Aim of the task: Locate each row below that contains the string "rect", and copy every such row in full.

Record excerpts:
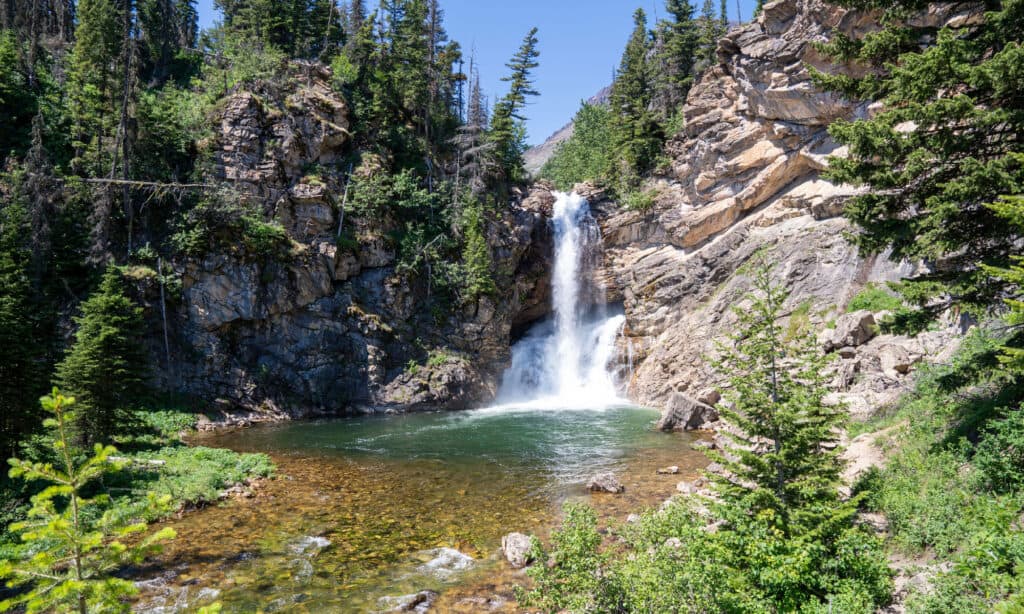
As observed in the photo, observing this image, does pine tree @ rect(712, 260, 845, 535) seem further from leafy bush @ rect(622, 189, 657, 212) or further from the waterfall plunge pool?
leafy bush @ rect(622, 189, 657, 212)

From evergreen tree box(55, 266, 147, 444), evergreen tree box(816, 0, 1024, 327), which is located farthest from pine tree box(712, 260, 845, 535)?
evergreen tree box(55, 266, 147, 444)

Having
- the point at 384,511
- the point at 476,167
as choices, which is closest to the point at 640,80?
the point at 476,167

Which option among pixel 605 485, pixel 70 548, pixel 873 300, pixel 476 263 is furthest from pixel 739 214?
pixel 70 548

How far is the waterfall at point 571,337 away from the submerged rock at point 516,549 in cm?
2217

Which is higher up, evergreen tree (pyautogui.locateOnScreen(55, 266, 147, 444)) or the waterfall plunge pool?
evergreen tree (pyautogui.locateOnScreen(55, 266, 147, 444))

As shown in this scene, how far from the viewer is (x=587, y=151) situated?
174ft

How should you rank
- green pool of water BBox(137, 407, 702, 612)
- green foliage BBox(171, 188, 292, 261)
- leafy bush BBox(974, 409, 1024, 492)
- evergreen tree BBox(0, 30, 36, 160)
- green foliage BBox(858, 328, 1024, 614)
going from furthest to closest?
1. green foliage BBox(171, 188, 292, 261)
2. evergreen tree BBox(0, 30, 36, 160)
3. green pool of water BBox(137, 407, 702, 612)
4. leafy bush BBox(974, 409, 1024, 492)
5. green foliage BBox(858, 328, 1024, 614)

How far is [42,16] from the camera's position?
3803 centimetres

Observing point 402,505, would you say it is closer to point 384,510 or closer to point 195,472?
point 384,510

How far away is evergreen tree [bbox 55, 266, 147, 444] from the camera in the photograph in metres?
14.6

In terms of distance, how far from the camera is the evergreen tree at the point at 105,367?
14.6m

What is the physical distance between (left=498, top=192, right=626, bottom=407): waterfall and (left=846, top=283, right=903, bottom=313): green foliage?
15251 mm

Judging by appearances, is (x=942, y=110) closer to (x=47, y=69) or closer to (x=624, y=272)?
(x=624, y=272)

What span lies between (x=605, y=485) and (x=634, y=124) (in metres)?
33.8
--
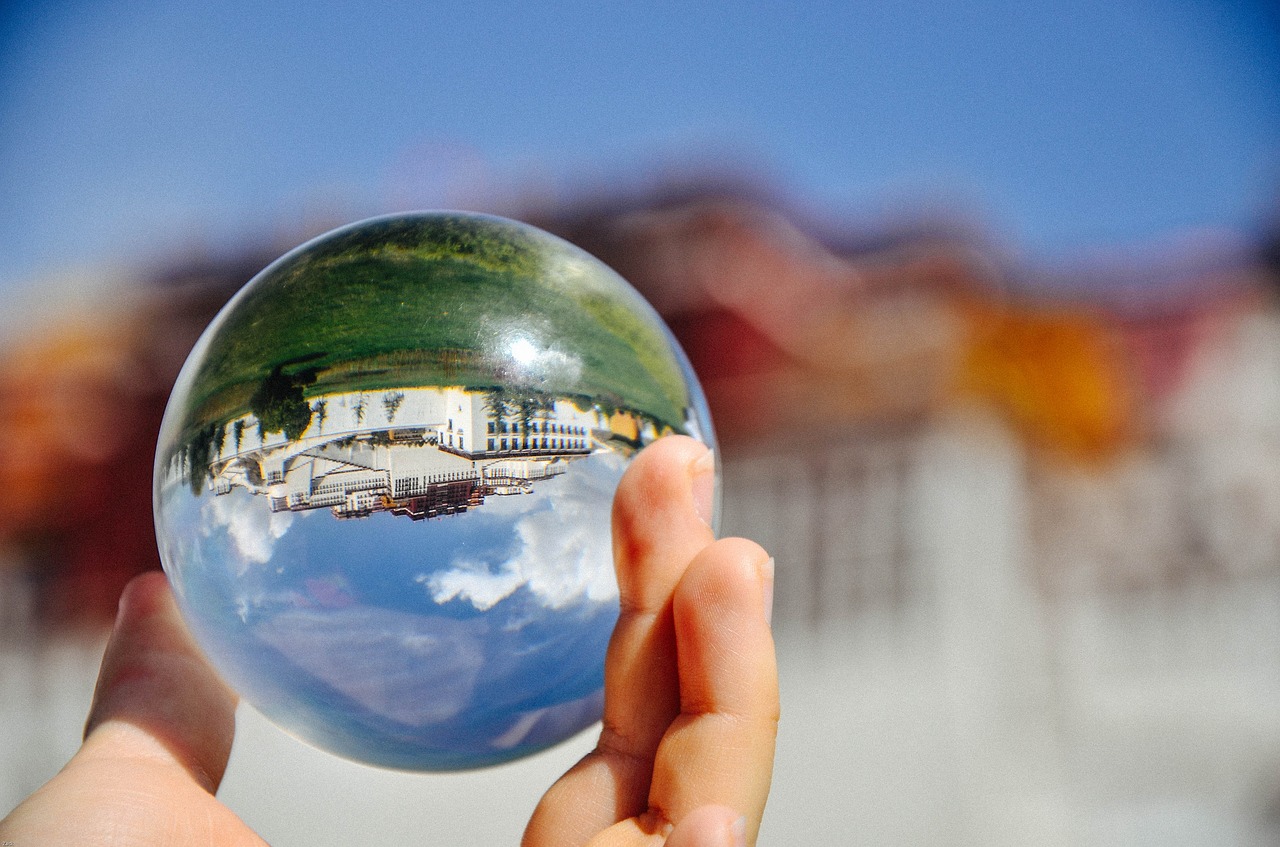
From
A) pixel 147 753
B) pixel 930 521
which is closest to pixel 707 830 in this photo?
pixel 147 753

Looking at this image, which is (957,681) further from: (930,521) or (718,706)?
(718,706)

Finished answer:
As observed in the photo, observing this image, does pine tree @ rect(712, 260, 845, 535) seem further from leafy bush @ rect(622, 189, 657, 212) or further from the waterfall plunge pool?
leafy bush @ rect(622, 189, 657, 212)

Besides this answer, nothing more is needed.